Extract the lines of the records that begin at the line containing "What magnitude of" and end after the line containing "4. (A) (5,163)", copying them without any changes.

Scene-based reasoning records
** Begin **
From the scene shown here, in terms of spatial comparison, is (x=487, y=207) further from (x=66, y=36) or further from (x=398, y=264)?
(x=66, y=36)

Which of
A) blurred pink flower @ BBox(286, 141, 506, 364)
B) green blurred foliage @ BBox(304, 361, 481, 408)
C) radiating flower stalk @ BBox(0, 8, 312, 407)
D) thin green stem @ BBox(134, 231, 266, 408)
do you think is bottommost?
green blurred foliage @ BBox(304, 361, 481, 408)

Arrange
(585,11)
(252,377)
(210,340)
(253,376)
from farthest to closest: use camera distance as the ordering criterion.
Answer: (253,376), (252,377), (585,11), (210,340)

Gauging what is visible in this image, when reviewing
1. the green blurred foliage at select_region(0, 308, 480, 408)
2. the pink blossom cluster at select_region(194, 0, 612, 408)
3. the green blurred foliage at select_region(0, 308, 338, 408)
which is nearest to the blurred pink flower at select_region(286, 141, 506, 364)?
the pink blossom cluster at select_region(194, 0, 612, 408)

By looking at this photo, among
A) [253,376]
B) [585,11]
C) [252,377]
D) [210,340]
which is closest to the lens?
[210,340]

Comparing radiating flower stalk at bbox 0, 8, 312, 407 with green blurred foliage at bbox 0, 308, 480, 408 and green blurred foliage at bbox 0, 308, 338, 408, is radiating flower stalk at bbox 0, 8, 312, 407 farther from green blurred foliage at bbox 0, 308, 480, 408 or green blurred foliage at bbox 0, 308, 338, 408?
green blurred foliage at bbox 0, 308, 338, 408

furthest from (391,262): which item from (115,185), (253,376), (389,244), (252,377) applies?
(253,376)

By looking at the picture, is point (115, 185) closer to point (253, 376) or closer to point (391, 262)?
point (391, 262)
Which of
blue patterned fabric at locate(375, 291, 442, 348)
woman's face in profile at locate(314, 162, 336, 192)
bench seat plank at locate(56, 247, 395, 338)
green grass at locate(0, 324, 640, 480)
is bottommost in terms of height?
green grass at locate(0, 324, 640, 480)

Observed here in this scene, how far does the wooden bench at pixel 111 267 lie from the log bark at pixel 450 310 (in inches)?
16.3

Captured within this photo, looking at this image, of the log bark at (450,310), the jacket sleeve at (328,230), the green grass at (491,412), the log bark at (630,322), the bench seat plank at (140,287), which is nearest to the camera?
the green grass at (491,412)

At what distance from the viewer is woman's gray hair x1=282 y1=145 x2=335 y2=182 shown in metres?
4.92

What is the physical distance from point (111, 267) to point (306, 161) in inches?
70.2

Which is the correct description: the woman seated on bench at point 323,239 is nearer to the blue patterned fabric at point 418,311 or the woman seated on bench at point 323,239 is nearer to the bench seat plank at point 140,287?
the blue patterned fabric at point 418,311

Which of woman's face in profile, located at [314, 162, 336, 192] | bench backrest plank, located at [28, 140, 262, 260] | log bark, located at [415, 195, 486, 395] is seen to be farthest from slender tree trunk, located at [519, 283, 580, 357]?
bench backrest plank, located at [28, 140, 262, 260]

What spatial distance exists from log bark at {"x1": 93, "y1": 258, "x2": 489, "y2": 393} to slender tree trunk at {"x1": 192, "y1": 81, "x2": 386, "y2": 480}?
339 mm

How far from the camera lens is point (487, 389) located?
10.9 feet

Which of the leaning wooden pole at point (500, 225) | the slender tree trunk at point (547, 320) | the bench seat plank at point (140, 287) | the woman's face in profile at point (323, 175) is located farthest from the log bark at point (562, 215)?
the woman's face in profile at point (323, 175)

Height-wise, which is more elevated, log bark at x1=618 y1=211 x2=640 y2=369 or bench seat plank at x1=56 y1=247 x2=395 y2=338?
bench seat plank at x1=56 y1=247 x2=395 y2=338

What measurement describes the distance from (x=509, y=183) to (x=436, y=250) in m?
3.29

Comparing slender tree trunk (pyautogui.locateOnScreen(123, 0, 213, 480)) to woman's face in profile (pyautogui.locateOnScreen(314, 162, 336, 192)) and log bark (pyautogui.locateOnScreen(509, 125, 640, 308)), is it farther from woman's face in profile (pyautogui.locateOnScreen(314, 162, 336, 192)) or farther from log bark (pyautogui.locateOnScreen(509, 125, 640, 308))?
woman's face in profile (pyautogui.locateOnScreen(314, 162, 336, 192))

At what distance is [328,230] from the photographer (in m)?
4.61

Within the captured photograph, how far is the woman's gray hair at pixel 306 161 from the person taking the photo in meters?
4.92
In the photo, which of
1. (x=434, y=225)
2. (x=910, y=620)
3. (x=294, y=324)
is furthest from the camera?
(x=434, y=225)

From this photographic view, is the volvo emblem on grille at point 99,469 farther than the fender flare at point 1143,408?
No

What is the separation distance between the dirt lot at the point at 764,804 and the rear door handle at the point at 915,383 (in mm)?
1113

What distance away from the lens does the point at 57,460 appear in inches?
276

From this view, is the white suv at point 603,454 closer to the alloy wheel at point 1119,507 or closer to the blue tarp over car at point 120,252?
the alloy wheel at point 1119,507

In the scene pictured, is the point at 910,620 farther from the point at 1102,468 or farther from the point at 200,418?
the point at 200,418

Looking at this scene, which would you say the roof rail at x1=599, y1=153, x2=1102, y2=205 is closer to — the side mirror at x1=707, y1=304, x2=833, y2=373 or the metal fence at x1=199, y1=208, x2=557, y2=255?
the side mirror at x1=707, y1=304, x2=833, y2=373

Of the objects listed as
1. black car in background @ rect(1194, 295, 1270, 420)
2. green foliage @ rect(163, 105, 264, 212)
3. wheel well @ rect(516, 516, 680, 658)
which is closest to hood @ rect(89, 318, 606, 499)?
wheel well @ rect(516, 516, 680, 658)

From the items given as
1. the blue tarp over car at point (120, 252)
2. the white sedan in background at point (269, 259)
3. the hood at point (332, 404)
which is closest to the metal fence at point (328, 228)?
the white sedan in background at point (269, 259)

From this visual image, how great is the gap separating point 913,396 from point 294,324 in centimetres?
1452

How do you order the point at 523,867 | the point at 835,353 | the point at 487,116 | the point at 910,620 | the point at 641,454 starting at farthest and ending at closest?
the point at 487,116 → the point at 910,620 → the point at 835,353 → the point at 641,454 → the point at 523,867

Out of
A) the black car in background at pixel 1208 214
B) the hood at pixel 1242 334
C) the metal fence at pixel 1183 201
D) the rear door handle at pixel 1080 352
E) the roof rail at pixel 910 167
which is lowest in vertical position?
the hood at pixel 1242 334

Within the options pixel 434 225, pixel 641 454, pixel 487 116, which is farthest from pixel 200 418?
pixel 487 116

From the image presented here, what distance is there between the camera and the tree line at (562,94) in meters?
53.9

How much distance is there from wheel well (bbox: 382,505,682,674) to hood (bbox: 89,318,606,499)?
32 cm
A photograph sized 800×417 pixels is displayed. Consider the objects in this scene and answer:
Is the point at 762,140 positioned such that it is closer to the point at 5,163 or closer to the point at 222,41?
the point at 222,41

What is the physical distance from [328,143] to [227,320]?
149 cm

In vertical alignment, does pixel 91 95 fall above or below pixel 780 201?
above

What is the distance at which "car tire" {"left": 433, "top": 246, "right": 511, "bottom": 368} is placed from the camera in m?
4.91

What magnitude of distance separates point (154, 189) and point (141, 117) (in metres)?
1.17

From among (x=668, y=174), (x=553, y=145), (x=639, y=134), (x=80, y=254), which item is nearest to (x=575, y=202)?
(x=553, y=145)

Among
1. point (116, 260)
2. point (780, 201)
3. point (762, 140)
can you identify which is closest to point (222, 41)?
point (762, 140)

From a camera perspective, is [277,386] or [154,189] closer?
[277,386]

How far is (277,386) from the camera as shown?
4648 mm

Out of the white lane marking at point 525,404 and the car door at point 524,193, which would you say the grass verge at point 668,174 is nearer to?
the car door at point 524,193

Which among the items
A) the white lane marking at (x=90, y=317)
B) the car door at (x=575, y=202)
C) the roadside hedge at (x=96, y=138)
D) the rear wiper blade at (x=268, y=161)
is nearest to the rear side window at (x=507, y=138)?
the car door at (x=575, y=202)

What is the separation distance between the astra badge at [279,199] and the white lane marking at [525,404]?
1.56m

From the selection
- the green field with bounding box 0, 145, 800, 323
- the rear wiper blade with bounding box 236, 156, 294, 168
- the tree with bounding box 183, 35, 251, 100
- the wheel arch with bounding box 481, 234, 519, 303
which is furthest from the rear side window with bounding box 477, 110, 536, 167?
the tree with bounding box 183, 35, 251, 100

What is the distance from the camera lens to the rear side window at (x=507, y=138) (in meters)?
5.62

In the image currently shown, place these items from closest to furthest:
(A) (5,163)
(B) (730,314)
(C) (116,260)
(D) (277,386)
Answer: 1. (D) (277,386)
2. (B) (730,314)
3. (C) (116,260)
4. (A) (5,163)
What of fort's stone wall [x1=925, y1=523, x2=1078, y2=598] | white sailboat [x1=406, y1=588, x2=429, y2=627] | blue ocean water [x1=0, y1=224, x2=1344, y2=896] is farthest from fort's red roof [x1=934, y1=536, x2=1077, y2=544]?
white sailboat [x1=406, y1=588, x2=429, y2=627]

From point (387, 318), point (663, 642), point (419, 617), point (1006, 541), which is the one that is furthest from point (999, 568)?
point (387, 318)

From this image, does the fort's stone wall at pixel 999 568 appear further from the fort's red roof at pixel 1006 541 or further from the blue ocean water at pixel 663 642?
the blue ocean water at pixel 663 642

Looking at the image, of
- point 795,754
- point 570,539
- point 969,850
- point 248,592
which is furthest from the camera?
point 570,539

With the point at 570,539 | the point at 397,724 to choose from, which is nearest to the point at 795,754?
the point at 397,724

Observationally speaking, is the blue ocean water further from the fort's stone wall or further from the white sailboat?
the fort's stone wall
** End **
## SOLUTION FOR THIS PROBLEM
What magnitude of distance separates point (154, 189) and point (141, 117) (in metres)?
1.17

From among (x=668, y=174), (x=553, y=145), (x=639, y=134), (x=80, y=254), which item is nearest to (x=575, y=202)?
(x=553, y=145)

Among
1. point (116, 260)
2. point (780, 201)
3. point (762, 140)
can you identify which is closest to point (222, 41)?
point (762, 140)

From a camera perspective, is [277,386] or [154,189] closer?
[277,386]

How far is (277,386) from the camera as shown?
4648 mm

Out of the white lane marking at point 525,404 and the car door at point 524,193, which would you say the grass verge at point 668,174 is nearer to?
the car door at point 524,193

Which among the items
A) the white lane marking at (x=90, y=317)
B) the car door at (x=575, y=202)
C) the roadside hedge at (x=96, y=138)
D) the rear wiper blade at (x=268, y=161)
is nearest to the rear side window at (x=507, y=138)?
the car door at (x=575, y=202)

What is the separation distance between the astra badge at [279,199] and the white lane marking at [525,404]?
1.56m

From the selection
- the green field with bounding box 0, 145, 800, 323
- the rear wiper blade with bounding box 236, 156, 294, 168
- the tree with bounding box 183, 35, 251, 100
- the wheel arch with bounding box 481, 234, 519, 303
which is furthest from the rear side window with bounding box 477, 110, 536, 167?
the tree with bounding box 183, 35, 251, 100

What is the distance from the camera lens to the rear side window at (x=507, y=138) (in meters)?
5.62

In the image currently shown, place these items from closest to furthest:
(A) (5,163)
(B) (730,314)
(C) (116,260)
(D) (277,386)
Answer: 1. (D) (277,386)
2. (B) (730,314)
3. (C) (116,260)
4. (A) (5,163)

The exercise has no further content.